— start Material for the task —

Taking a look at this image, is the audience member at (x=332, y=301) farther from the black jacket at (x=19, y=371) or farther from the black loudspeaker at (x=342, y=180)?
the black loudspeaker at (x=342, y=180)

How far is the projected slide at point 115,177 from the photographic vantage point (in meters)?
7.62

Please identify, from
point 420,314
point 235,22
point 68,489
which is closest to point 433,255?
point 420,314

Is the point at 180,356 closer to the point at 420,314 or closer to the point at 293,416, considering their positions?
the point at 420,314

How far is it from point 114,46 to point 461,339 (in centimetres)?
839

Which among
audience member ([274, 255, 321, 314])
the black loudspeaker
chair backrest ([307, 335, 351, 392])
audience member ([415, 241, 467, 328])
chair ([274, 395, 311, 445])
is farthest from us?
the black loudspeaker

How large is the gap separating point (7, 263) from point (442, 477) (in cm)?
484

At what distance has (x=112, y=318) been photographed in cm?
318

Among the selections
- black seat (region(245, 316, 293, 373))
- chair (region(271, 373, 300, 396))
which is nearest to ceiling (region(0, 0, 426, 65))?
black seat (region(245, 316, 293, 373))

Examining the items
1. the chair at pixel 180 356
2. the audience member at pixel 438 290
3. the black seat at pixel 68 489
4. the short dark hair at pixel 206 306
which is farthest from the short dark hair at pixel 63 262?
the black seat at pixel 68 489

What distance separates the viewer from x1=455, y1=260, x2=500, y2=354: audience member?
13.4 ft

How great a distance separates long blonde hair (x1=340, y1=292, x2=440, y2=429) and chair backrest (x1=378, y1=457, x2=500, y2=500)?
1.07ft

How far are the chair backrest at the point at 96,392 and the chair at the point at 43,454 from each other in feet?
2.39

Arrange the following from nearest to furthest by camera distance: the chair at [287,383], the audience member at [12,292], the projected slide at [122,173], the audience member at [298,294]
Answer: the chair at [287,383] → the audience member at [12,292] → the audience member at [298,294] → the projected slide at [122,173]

— end Material for the task —

▶ Written task: Reproduce word for word the lines of the records from the line containing "How far are" through the last line of the records.

▶ Reply:
How far are the chair backrest at the point at 96,392 and the chair at the point at 43,454 from each other in feet?
2.39

Arrange the following from nearest to furthest by camera distance: the chair at [287,383], the audience member at [12,292], the projected slide at [122,173], the audience member at [298,294]
Answer: the chair at [287,383] → the audience member at [12,292] → the audience member at [298,294] → the projected slide at [122,173]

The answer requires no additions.